Schoenberg’s Erwartung (Expectation) was the closing work on the New York Philharmonic concert I attended back on the 9th. Like a good deal of Schoenberg, it is music I more respect than love.* Quite unlike Wozzeck, to cite another expressionist opera,  I have no emotional connection with Erwartung.** The piece lacks a compelling shape, something Wozzeck certainly has. (I am not referring to the formal schemes Berg employed - suite, symphony, etc. but to the dramatic contour.) The individual gestures in the Schoenberg are striking - some rather more than others. Unsurprisingly, the moments where the ear can latch onto some sort of repeated pattern are the most telling - for example, the brief bustling spot where the harmony is built up and then quickly dismantled in steady sixteenth note rhythm. The fertility of invention is astounding, but ultimately tiresome. Deborah Voigt’s performance was powerful, with plenty of variety in tone and character. It was a good example of a strong performance selling a difficult piece, as the audience called her back repeatedly. I thought David Robertson was superb here and all through the evening. I have commented elsewhere about sitting at a performance of Shostakovich’s Lady Macbeth and thinking, “Well, it ain’t Berg”. I’m sorry to say I was thinking the same thing at Erwartung.

The program started with Shostakovich’s first symphony. I had forgotten the piece, but the bits that show up in the orchestration textbooks - the timpani and piano solos, for example - brought it back to me. Even with a piece that early in Shostakovich’s career, the listener is left wondering just how sincere and how ironic the music is supposed to be. After intermission, there were announcements and speeches honoring retiring members of the Philharmonic. Surely there was no playful intent, but it was a little funny to then perform Rachmaninoff’s The Isle of the Dead immediately after a ceremony for retirees!

______________
*Kyle Gann has written about how few pieces by Schoenberg people actually like.
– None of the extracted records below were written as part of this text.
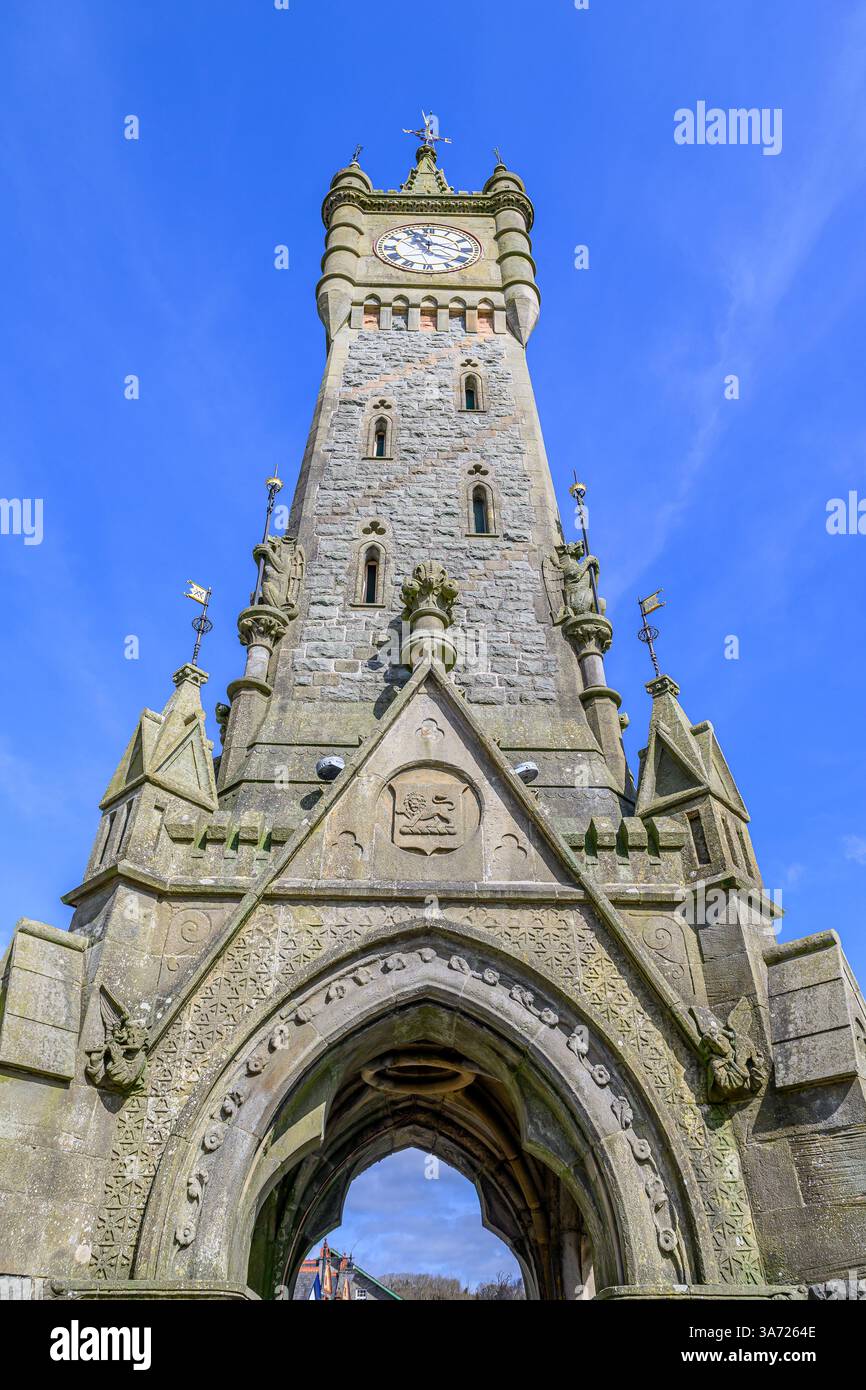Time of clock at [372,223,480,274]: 11:17
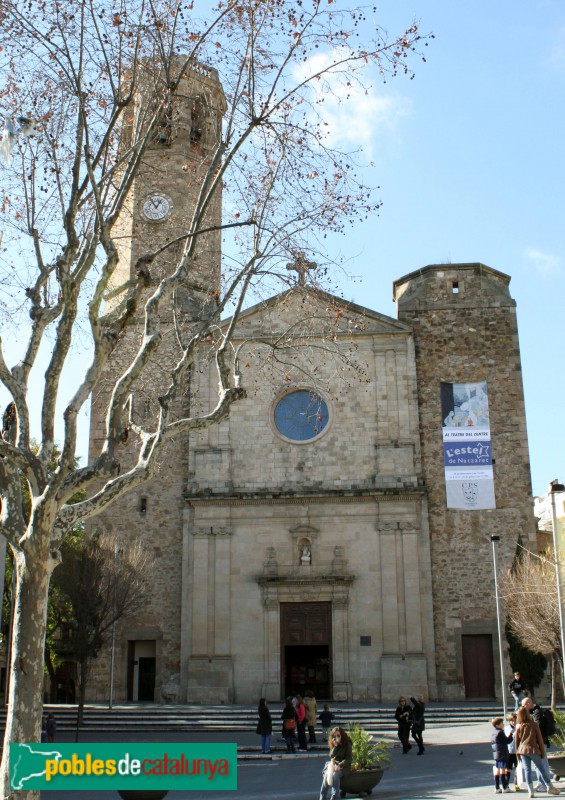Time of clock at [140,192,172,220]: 12:55
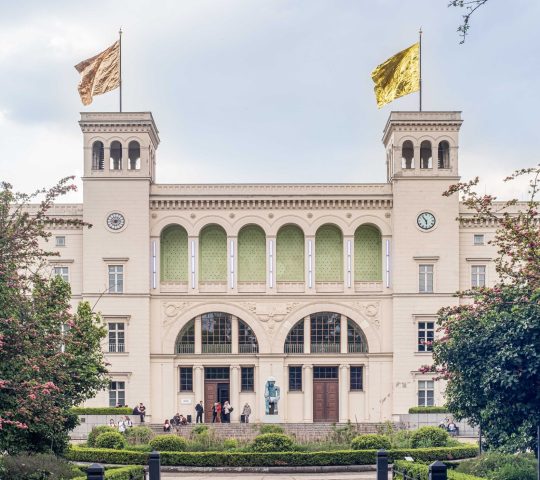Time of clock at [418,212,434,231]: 5:54
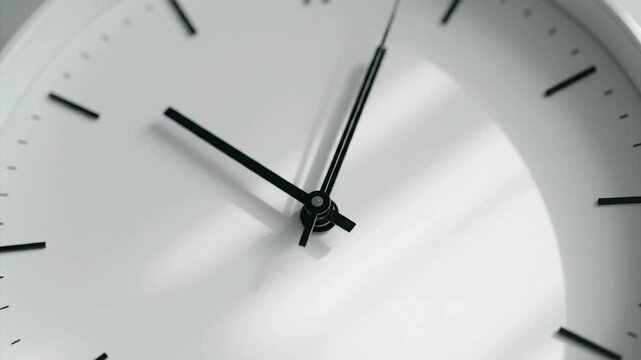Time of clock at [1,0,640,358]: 10:03
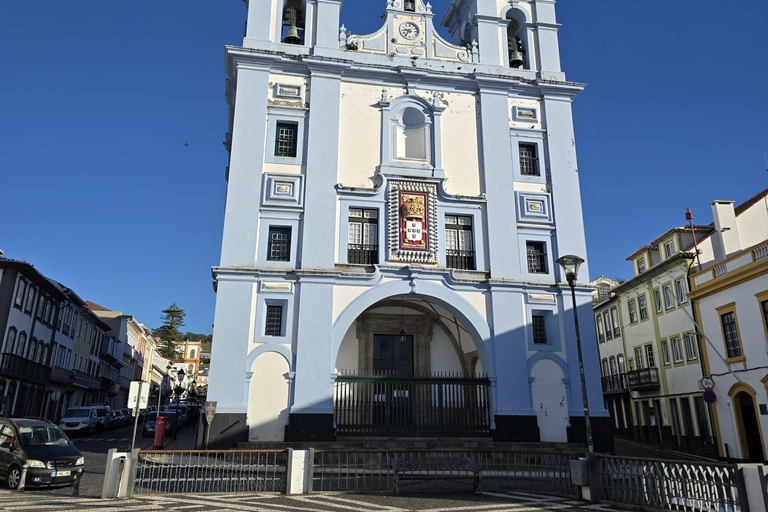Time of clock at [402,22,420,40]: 9:36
I think my list might be longer than his, but it includes the 2nd and 4th quartets, Transfigured Night, Gurrelieder, the first Chamber Symphony, Pierrot, the piano suite, the Serenade, Book of the Hanging Gardens, the String Trio, Ode to Napoleon, Moses and Aron, perhaps a few others I am forgetting. The “respect” list includes a number of other pieces; and then there are the ones I actively dislike. Everyone  I have ever talked to about it (OK, so not that many people) hates the Wind Quintet.

**I also feel little emotional connection with Lulu, but that is a different situation because the music is so gorgeous.